Exercise details: Every line of the data below should be retyped exactly, with no images carried over.

==========

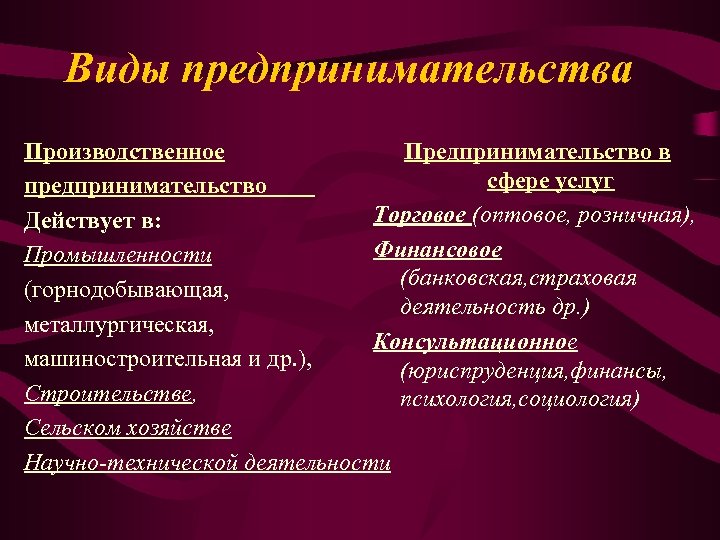 Виды предпринимательства

Производственное предпринимательство
Действует в:
Промышленности (горнодобывающая, металлургическая, машиностроительная и др.),
Строительстве,
Сельском хозяйстве
Научно-технической деятельности

Предпринимательство в сфере услуг
Торговое (оптовое, розничная),
Финансовое (банковская,страховая деятельность др.)
Консультационное (юриспруденция,финансы, психология,социология)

==========

Expected answer:
 Виды предпринимательства

Производственное предпринимательство
Действует в:
Промышленности (горнодобывающая, металлургическая, машиностроительная и др.),
Строительстве,
Сельском хозяйстве
Научно-технической деятельности

Предпринимательство в сфере услуг
Торговое (оптовое, розничная),
Финансовое (банковская,страховая деятельность др.)
Консультационное (юриспруденция,финансы, психология,социология)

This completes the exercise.